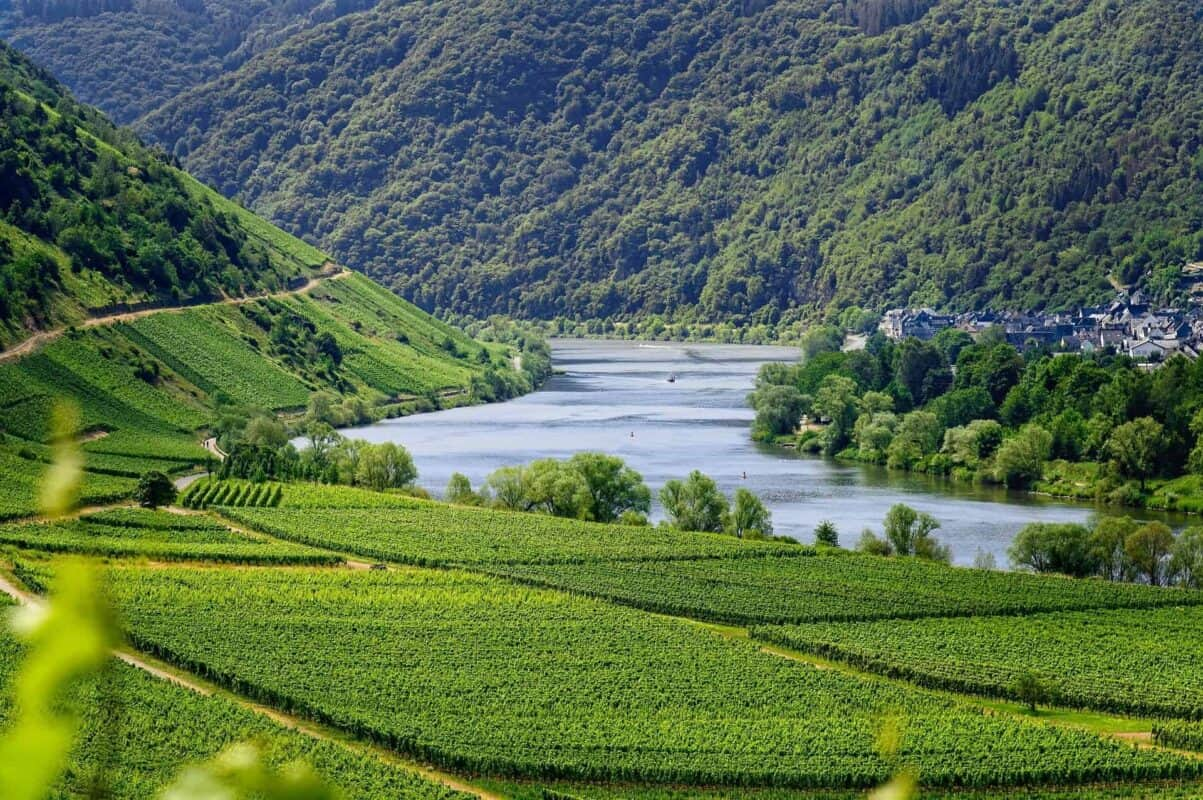 Mosel river vineyard Germany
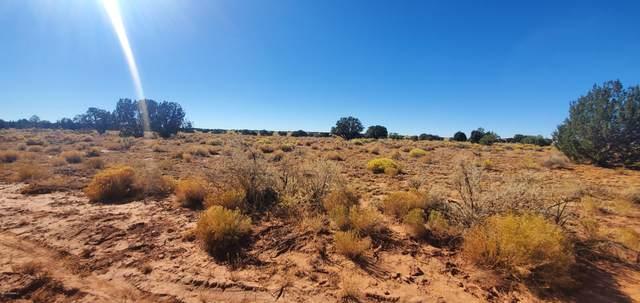 2714 Waverly Drive, Williams, AZ 86046 (MLS #183564) :: Keller Williams Arizona Living Realty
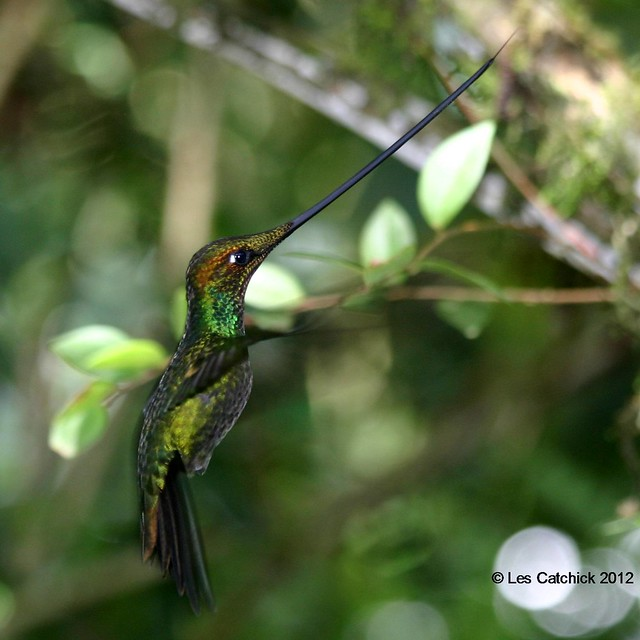 Sword-billed hummingbird in flight (the end of this trip!)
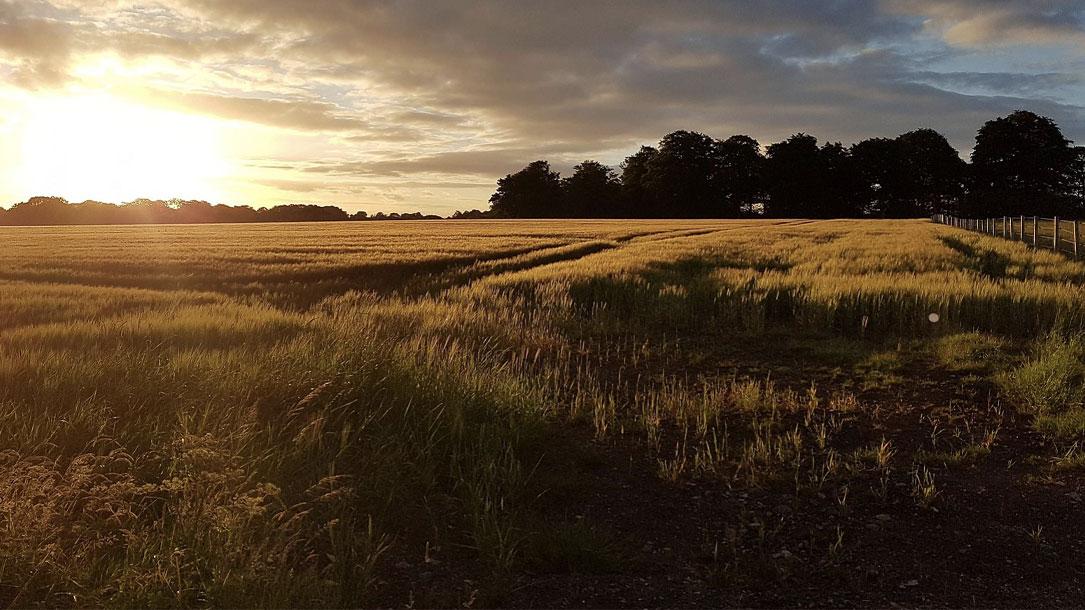 Farmland Low Sun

### YOUR TASK
Everything from the line with "2714 Waverly Drive, Williams, AZ" through the end of the listing above, both ends included, should be set down exactly; copy nothing else, and skip the pictures.

### EXERCISE OUTPUT
 2714 Waverly Drive, Williams, AZ 86046 (MLS #183564) :: Keller Williams Arizona Living Realty
 Sword-billed hummingbird in flight (the end of this trip!)
 Farmland Low Sun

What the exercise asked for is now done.